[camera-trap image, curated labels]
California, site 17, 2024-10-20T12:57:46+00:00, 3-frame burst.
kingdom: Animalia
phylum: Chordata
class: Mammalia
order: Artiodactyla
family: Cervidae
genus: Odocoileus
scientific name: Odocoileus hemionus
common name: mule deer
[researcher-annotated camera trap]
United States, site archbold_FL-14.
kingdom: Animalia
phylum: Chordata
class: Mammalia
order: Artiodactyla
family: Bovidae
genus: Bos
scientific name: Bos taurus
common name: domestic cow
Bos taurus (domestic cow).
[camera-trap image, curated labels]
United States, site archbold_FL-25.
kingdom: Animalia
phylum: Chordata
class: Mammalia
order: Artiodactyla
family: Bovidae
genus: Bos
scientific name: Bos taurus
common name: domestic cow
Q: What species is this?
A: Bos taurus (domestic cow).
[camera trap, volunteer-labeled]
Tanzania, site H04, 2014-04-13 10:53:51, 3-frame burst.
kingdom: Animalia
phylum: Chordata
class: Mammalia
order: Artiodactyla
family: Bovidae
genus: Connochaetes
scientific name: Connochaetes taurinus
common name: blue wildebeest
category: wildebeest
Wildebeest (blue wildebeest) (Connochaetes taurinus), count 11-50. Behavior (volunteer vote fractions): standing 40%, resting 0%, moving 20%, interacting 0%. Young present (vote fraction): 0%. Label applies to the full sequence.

= Required work =
All lines from the one that contains "genus: Connochaetes" to the end of the records above are to be copied exactly; leave out the rest.

= Output of the task =
genus: Connochaetes
scientific name: Connochaetes taurinus
common name: blue wildebeest
category: wildebeest
Wildebeest (blue wildebeest) (Connochaetes taurinus), count 11-50. Behavior (volunteer vote fractions): standing 40%, resting 0%, moving 20%, interacting 0%. Young present (vote fraction): 0%. Label applies to the full sequence.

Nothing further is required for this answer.